■ WORK TO COMPLETE ■
The data must be returned in full and exactly as given.
*** Opening of GIVEN RECORDS ***
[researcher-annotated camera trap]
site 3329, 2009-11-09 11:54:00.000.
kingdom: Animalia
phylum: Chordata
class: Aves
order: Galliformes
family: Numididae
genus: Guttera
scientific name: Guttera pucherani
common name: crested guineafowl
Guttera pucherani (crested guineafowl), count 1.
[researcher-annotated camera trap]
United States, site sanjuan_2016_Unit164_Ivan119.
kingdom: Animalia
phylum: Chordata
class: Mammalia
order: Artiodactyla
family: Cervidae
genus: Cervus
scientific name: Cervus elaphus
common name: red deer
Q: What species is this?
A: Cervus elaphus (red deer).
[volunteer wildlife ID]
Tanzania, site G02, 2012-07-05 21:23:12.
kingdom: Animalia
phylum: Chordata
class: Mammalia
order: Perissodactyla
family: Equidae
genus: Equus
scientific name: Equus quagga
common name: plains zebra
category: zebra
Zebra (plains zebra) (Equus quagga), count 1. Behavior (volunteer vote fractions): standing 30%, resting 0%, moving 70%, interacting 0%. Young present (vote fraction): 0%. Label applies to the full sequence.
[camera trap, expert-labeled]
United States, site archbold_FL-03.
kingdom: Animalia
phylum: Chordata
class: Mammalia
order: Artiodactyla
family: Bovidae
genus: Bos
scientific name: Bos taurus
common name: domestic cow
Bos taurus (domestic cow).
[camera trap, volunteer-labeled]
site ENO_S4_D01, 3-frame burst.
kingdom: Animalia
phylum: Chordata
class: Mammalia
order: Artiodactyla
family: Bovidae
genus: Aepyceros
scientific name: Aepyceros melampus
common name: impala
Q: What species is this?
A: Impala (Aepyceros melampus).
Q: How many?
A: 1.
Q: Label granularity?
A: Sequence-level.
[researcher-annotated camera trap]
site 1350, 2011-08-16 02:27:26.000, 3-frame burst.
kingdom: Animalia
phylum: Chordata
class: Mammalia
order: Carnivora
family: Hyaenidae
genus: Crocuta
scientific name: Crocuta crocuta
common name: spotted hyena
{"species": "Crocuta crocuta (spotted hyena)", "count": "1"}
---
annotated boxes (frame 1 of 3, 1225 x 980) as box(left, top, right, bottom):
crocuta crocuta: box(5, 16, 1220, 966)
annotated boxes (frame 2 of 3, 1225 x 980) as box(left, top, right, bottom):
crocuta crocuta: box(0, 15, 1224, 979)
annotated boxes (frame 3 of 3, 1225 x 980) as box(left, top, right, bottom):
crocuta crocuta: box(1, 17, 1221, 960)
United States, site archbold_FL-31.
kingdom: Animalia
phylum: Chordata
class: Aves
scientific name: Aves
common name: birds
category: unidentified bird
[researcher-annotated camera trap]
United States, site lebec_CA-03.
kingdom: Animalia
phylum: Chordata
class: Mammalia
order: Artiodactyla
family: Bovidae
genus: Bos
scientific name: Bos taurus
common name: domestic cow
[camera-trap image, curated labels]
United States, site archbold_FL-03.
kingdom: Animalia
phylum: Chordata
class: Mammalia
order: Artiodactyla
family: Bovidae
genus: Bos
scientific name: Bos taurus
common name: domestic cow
*** Close of GIVEN RECORDS ***
■ RESPONSE ■
[researcher-annotated camera trap]
site 3329, 2009-11-09 11:54:00.000.
kingdom: Animalia
phylum: Chordata
class: Aves
order: Galliformes
family: Numididae
genus: Guttera
scientific name: Guttera pucherani
common name: crested guineafowl
Guttera pucherani (crested guineafowl), count 1.
[researcher-annotated camera trap]
United States, site sanjuan_2016_Unit164_Ivan119.
kingdom: Animalia
phylum: Chordata
class: Mammalia
order: Artiodactyla
family: Cervidae
genus: Cervus
scientific name: Cervus elaphus
common name: red deer
Q: What species is this?
A: Cervus elaphus (red deer).
[volunteer wildlife ID]
Tanzania, site G02, 2012-07-05 21:23:12.
kingdom: Animalia
phylum: Chordata
class: Mammalia
order: Perissodactyla
family: Equidae
genus: Equus
scientific name: Equus quagga
common name: plains zebra
category: zebra
Zebra (plains zebra) (Equus quagga), count 1. Behavior (volunteer vote fractions): standing 30%, resting 0%, moving 70%, interacting 0%. Young present (vote fraction): 0%. Label applies to the full sequence.
[camera trap, expert-labeled]
United States, site archbold_FL-03.
kingdom: Animalia
phylum: Chordata
class: Mammalia
order: Artiodactyla
family: Bovidae
genus: Bos
scientific name: Bos taurus
common name: domestic cow
Bos taurus (domestic cow).
[camera trap, volunteer-labeled]
site ENO_S4_D01, 3-frame burst.
kingdom: Animalia
phylum: Chordata
class: Mammalia
order: Artiodactyla
family: Bovidae
genus: Aepyceros
scientific name: Aepyceros melampus
common name: impala
Q: What species is this?
A: Impala (Aepyceros melampus).
Q: How many?
A: 1.
Q: Label granularity?
A: Sequence-level.
[researcher-annotated camera trap]
site 1350, 2011-08-16 02:27:26.000, 3-frame burst.
kingdom: Animalia
phylum: Chordata
class: Mammalia
order: Carnivora
family: Hyaenidae
genus: Crocuta
scientific name: Crocuta crocuta
common name: spotted hyena
{"species": "Crocuta crocuta (spotted hyena)", "count": "1"}
---
annotated boxes (frame 1 of 3, 1225 x 980) as box(left, top, right, bottom):
crocuta crocuta: box(5, 16, 1220, 966)
annotated boxes (frame 2 of 3, 1225 x 980) as box(left, top, right, bottom):
crocuta crocuta: box(0, 15, 1224, 979)
annotated boxes (frame 3 of 3, 1225 x 980) as box(left, top, right, bottom):
crocuta crocuta: box(1, 17, 1221, 960)
United States, site archbold_FL-31.
kingdom: Animalia
phylum: Chordata
class: Aves
scientific name: Aves
common name: birds
category: unidentified bird
[researcher-annotated camera trap]
United States, site lebec_CA-03.
kingdom: Animalia
phylum: Chordata
class: Mammalia
order: Artiodactyla
family: Bovidae
genus: Bos
scientific name: Bos taurus
common name: domestic cow
[camera-trap image, curated labels]
United States, site archbold_FL-03.
kingdom: Animalia
phylum: Chordata
class: Mammalia
order: Artiodactyla
family: Bovidae
genus: Bos
scientific name: Bos taurus
common name: domestic cow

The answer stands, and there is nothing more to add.